The PE file contains "sections", and the sections have independent base addresses. The PE is not a contiguous memory image. Each section is a contiguous memory image.
First you will have to read the section information and make memory-map of their layout. Then you will be able to align the section offsets with the file-based offsets.
As an aside, consider looking at OllyDbg, which is a freeware, open-source debugger and disassembler for Windows. It will possibly help you test your own software, and might server the very purpose you are trying to fill by "rolling your own."
Example from dumpbin /all
output:
SECTION HEADER #1
.text name
BC14 virtual size
1000 virtual address (00401000 to 0040CC13)
BE00 size of raw data
400 file pointer to raw data (00000400 to 0000C1FF)

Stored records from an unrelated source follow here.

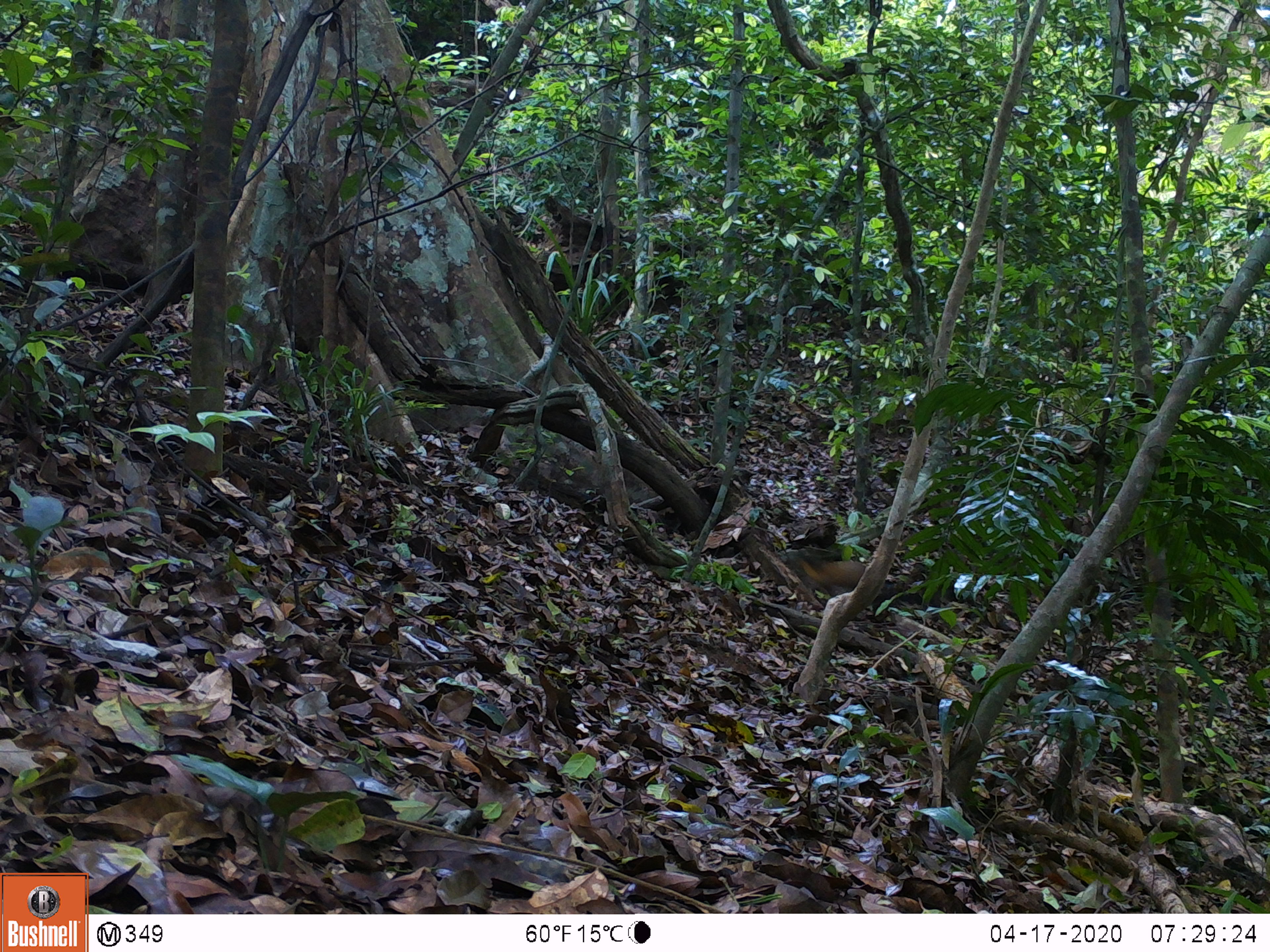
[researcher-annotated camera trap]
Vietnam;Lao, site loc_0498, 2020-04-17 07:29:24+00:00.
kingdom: Animalia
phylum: Chordata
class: Mammalia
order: Carnivora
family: Mustelidae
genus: Martes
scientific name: Martes flavigula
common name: yellow-throated marten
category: yellow throated marten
Yellow throated marten (yellow-throated marten) (Martes flavigula). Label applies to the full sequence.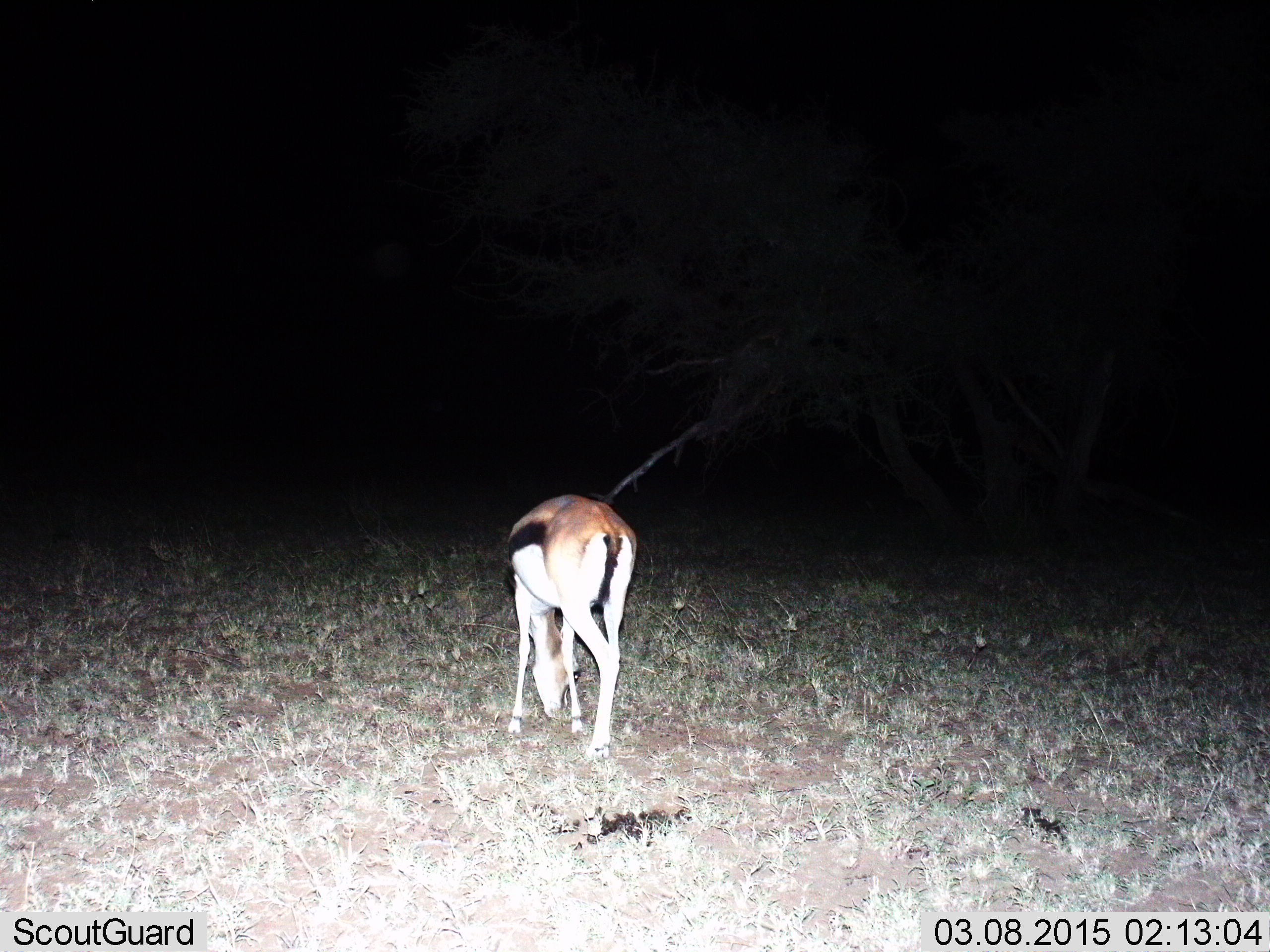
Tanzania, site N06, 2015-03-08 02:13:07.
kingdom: Animalia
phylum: Chordata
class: Mammalia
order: Artiodactyla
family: Bovidae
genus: Eudorcas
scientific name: Eudorcas thomsonii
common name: thomson's gazelle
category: gazellethomsons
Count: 1.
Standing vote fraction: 30%.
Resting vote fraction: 0%.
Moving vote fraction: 0%.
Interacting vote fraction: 0%.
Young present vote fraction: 0%.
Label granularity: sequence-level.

0 file pointer to relocation table
0 file pointer to line numbers
0 number of relocations
0 number of line numbers
60000020 flags
Code
Execute Read
In this case, my .text section begins at RVA 1000 and extends to RVA CE00. The file pointer to this section is 400. I can translate-to-file-pointer any RVAs in the range 1000-CDFF by the work of subtracting 600. (All numeric values hexadecimal.)
Whenever you encounter an "RVA" (Relative Virtual Address), you resolve it to a file offset (or an index into your byte array), using this method:
- Determine to which section the RVA belongs. Each section contains the RVAs from its virtual address through its size. Sections do not overlap.
- Subtract the section virtual address from the RVA -- this gives you the offset relative to the section.
- Add the section's PointerToRawData to the offset you obtain in step (2). This is the file offset corresponding to the RVA.
Another approach that you might use is to call MapViewOfFileEx()
with the flag FILE_MAP_EXECUTE
set in dwDesiredAccess argument. This API will parse the section headers from the PE file, and read the contents of the sections into their locations relative to the "module base."
The module base is the base address at which the PE header will be loaded. When loading DLLs using LoadLibrary()
functions, this can be obtained via GetModuleInformation()
function's MODULEINFO
member lpBaseOfDll.
When using MapViewOfFileEx()
, the module base is simply the return value from MapViewOfFileEx()
.
In the setting of loading the module in these ways, resolving the RVA to a normal pointer value is a matter of:
- Store the module base address in a
char *
- Add the RVA to the
char *
- Cast the
char *
to the actual datatype and dereference that.
A drawback of letting the OS map the file as in these approaches is that if you are using this tool to investigate some suspect file and are not sure if a developer has taken strange liberties with the section headers, it is possible you miss some valuable information by letting the OS handle this part of the parsing.